Tous les enfants de l'Eglise, appelés par le Père à " écouter" le Christ, ne peuvent que percevoir une exigence profonde de conversion et de sainteté. Mais, comme cela a été souligné au Synode, cette exigence intéresse en premier lieu la vie consacrée. En effet, la vocation des personnes consacrées à chercher avant tout le Royaume de Dieu est, en priorité, un appel à la pleine conversion, par le renoncement à soi-même pour vivre entièrement du Seigneur, afin que Dieu soit tout en tous. Appelés à contempler le visage transfiguré du Christ et à en être les témoins, les consacrés sont aussi appelés à une existence "transfigurée".

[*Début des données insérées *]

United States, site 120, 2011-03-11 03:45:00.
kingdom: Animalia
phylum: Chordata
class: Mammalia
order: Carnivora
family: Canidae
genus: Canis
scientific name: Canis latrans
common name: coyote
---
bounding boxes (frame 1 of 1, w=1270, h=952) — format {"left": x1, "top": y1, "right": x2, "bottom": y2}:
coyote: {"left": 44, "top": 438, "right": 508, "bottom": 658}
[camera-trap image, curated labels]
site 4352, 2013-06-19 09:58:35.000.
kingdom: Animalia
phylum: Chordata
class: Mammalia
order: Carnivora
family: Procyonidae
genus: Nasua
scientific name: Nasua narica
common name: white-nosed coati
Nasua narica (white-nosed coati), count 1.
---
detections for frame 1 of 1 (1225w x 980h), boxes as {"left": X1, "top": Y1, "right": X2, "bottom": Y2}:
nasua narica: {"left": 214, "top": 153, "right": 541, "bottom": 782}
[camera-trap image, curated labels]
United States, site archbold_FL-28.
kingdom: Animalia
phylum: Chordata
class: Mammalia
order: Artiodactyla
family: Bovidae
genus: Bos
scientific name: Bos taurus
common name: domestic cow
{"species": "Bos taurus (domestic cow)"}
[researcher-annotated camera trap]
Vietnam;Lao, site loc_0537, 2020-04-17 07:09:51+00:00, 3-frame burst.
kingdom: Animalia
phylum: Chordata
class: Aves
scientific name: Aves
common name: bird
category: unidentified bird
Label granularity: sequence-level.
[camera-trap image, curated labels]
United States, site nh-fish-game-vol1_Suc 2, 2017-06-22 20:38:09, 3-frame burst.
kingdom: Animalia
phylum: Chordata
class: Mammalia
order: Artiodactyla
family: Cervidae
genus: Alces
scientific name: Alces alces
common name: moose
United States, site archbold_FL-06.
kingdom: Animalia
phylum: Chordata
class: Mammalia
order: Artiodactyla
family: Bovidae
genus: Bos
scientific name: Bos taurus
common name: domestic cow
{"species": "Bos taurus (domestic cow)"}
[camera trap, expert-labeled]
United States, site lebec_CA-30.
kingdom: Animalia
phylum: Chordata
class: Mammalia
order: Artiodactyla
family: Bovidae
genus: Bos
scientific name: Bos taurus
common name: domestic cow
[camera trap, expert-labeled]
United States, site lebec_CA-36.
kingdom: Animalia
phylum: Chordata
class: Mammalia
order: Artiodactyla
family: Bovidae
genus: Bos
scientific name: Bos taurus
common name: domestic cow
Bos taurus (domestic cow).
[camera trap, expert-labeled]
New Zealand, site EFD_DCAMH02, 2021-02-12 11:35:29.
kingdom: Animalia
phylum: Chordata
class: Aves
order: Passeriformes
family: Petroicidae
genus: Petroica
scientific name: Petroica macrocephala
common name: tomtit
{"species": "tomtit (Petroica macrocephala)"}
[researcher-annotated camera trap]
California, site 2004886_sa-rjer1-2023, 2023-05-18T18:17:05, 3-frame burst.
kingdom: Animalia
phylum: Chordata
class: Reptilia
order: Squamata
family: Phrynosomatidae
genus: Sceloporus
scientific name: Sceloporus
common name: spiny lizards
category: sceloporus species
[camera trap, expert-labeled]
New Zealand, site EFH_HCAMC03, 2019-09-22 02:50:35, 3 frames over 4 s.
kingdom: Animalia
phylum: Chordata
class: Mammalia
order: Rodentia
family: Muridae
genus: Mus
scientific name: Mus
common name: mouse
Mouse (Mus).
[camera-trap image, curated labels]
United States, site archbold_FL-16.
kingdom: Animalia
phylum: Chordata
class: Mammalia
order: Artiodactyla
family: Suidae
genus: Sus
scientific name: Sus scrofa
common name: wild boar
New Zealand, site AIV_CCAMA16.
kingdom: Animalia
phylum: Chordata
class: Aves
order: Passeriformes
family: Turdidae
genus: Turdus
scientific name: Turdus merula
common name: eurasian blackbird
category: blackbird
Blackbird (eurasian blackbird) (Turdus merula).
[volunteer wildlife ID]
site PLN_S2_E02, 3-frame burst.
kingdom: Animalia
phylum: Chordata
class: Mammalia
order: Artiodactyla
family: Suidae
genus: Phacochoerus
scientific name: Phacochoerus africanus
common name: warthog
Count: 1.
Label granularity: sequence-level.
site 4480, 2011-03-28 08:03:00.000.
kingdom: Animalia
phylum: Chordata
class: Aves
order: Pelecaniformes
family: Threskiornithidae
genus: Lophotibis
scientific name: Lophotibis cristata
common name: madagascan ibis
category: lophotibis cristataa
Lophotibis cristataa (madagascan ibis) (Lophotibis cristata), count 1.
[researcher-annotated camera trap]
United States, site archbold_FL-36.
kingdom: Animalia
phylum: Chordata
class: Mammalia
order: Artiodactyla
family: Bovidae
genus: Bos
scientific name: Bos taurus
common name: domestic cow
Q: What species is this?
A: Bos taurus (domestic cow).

A ce sujet, ce qui a été exprimé dans le Rapport final de la deuxième Assemblée extraordinaire du Synode est très significatif: "A travers toute l'histoire de l'Eglise, les saints et les saintes ont toujours été source et origine de renouvellement dans les circonstances les plus difficiles. Aujourd'hui, nous avons grand besoin de saints qu'il faut inlassablement demander à Dieu. Les Instituts de vie consacrée doivent avoir conscience, dans leur profession des conseils évangéliques, de leur mission spéciale dans l'Eglise d'aujourd'hui, et nous, nous devons les encourager dans leur mission" (74)Pères de cette neuvième Assemblée synodale font écho à ces avis en déclarant: "La vie consacrée a été, à travers l'histoire de l'Eglise, une présence vive de cette action de l'Esprit, comme un espace privilégié d'amour de Dieu et du prochain témoignant du projet divin de faire de toute l'humanité, dans la civilisation de l'amour, la grande famille des fils de Dieu" (75).

74- Synode des évêques, IIè Assemblée générale extraordinaire, Rapport final Ecclesia sub Verbo Dei mysteria Christi celebrans pro salute mundi (7 décembre 1985), II A, n.4 : La Documentation catholique 83 (1986), p.38.
75- Synode des évêques, IXe Assemblée générale ordinaire, Message final du Synode (27 octobre 1994), IX : La Documentation Catholique 91 (1994), p. 985.


L'Eglise a toujours vu dans la profession des conseils évangéliques une voie privilégiée vers la sainteté. Les expressions mêmes par lesquelles elle la qualifie école du service du Seigneur, école d'amour et de sainteté, chemin ou état de perfection montrent l'efficacité et la richesse des moyens propres de cette forme de vie évangélique, ainsi que l'engagement particulier de ceux qui l'embrassent (76). Ce n'est pas sans raison qu'un si grand nombre de consacrés ont laissé au cours des siècles des témoignages éloquents de sainteté et qu'ils ont mené à bien des initiatives d'évangélisation et de service particulièrement généreuses et exigeantes.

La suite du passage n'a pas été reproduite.